::: ENTRIES :::

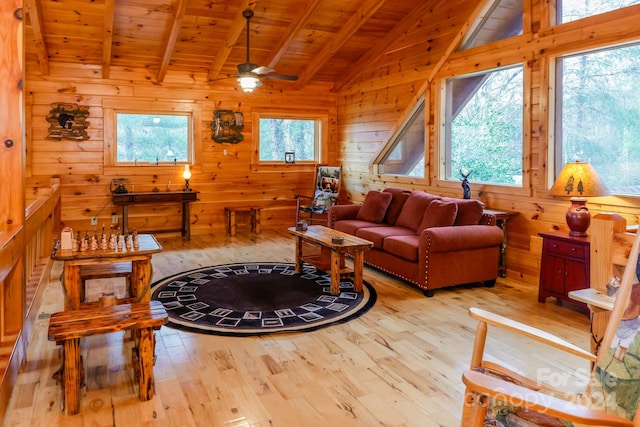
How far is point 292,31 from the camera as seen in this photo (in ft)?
20.3

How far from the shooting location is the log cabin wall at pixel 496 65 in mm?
4246

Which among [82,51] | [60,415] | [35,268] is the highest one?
[82,51]

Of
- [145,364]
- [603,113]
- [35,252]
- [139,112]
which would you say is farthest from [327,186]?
[145,364]

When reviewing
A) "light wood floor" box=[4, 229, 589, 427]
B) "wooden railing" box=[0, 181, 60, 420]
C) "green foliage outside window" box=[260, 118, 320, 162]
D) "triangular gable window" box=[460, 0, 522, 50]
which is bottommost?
"light wood floor" box=[4, 229, 589, 427]

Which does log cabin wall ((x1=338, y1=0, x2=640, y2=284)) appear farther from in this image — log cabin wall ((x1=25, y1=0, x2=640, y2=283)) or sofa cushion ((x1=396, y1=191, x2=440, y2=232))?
sofa cushion ((x1=396, y1=191, x2=440, y2=232))

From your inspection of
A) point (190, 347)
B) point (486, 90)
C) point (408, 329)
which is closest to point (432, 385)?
point (408, 329)

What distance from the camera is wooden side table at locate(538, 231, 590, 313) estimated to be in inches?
152

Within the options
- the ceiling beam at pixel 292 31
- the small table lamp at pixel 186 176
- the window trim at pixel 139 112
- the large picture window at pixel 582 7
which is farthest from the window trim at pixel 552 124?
the window trim at pixel 139 112

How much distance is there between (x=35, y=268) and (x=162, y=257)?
1630mm

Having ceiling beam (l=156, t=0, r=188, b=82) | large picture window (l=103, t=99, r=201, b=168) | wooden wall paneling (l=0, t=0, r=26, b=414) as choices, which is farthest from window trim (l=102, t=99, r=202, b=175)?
wooden wall paneling (l=0, t=0, r=26, b=414)

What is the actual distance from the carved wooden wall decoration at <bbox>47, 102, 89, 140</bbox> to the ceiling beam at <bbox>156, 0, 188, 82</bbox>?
3.86ft

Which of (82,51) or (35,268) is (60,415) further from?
(82,51)

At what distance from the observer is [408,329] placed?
3.53m

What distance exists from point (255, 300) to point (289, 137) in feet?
15.3
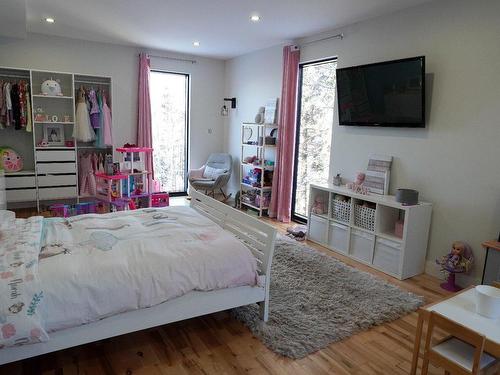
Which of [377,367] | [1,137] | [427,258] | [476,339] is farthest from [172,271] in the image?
[1,137]

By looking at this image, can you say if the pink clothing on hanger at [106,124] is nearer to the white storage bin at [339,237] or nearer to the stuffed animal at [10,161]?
the stuffed animal at [10,161]

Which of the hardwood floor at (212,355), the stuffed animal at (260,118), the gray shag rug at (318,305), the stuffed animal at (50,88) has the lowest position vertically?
the hardwood floor at (212,355)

:::

YOUR TASK. Copy all of the data above word for word, leaving out the pictures.

FINISHED ANSWER.
How far is point 292,31 from the camera as seen in this photo (in ft)?
20.3

How far from the shooting location is the log cabin wall at pixel 496 65 in mm?
4246

Which among [82,51] | [60,415] | [35,268] is the highest one?
[82,51]

Of
- [145,364]
- [603,113]
- [35,252]
- [139,112]
which would you say is farthest from [327,186]?
[145,364]

When reviewing
A) "light wood floor" box=[4, 229, 589, 427]
B) "wooden railing" box=[0, 181, 60, 420]
C) "green foliage outside window" box=[260, 118, 320, 162]
D) "triangular gable window" box=[460, 0, 522, 50]
which is bottommost?
"light wood floor" box=[4, 229, 589, 427]

Which does log cabin wall ((x1=338, y1=0, x2=640, y2=284)) appear farther from in this image — log cabin wall ((x1=25, y1=0, x2=640, y2=283)) or sofa cushion ((x1=396, y1=191, x2=440, y2=232))?
sofa cushion ((x1=396, y1=191, x2=440, y2=232))

From your inspection of
A) point (190, 347)
B) point (486, 90)
C) point (408, 329)
which is closest to point (432, 385)?
point (408, 329)

What distance from the camera is wooden side table at locate(538, 231, 590, 313) estimated to be in inches?
152

Within the options
- the ceiling beam at pixel 292 31
- the small table lamp at pixel 186 176
- the window trim at pixel 139 112
- the large picture window at pixel 582 7
which is farthest from the window trim at pixel 552 124?
the window trim at pixel 139 112

How much distance is there between (x=35, y=268) and (x=162, y=257)?
1630mm

Having ceiling beam (l=156, t=0, r=188, b=82) | large picture window (l=103, t=99, r=201, b=168) | wooden wall paneling (l=0, t=0, r=26, b=414) as choices, which is farthest from window trim (l=102, t=99, r=202, b=175)?
wooden wall paneling (l=0, t=0, r=26, b=414)

What is the actual distance from the carved wooden wall decoration at <bbox>47, 102, 89, 140</bbox> to the ceiling beam at <bbox>156, 0, 188, 82</bbox>?
3.86ft

Which of (82,51) or (35,268) is (60,415) further from?
(82,51)

At what distance from the observer is [408,329] placed?
3.53m

What distance exists from point (255, 300) to point (289, 137) in feet?
15.3
Which of [377,367] | [1,137] | [427,258] | [476,339] is farthest from [172,271] in the image?
[1,137]

By looking at this image, can you say if the pink clothing on hanger at [106,124] is nearer to the white storage bin at [339,237] or nearer to the stuffed animal at [10,161]?
the stuffed animal at [10,161]

Which of the hardwood floor at (212,355), the stuffed animal at (260,118), the gray shag rug at (318,305), the stuffed animal at (50,88) has the lowest position vertically?
the hardwood floor at (212,355)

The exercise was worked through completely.